→ What is expected
Reproduce the line that contains "class: Mammalia" and every line after it through the end of the records, exactly, with nothing added.

════

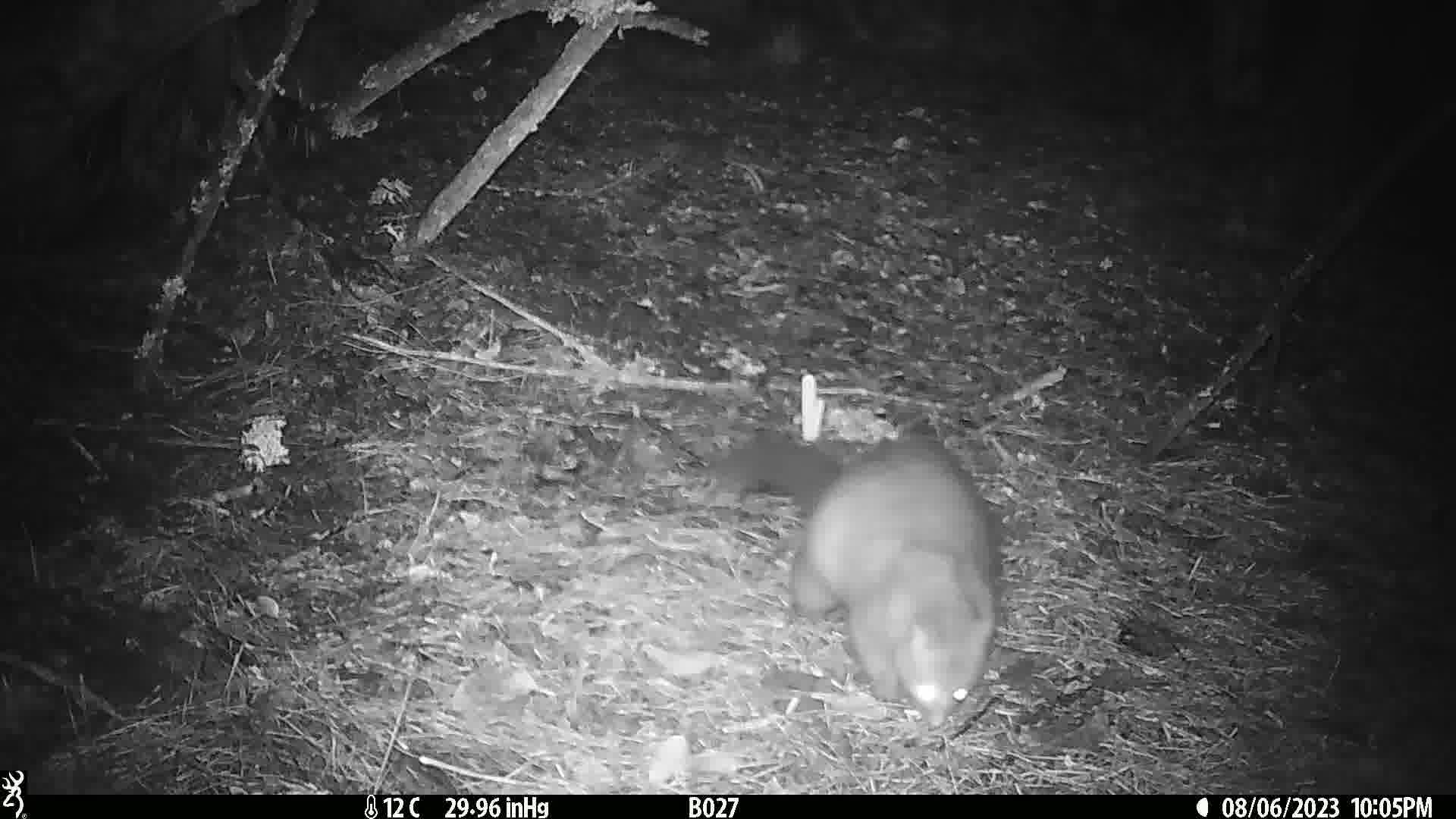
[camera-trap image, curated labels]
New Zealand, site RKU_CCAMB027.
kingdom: Animalia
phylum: Chordata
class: Mammalia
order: Diprotodontia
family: Phalangeridae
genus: Trichosurus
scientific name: Trichosurus vulpecula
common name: common brushtail possum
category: possum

════

→ Your response
class: Mammalia
order: Diprotodontia
family: Phalangeridae
genus: Trichosurus
scientific name: Trichosurus vulpecula
common name: common brushtail possum
category: possum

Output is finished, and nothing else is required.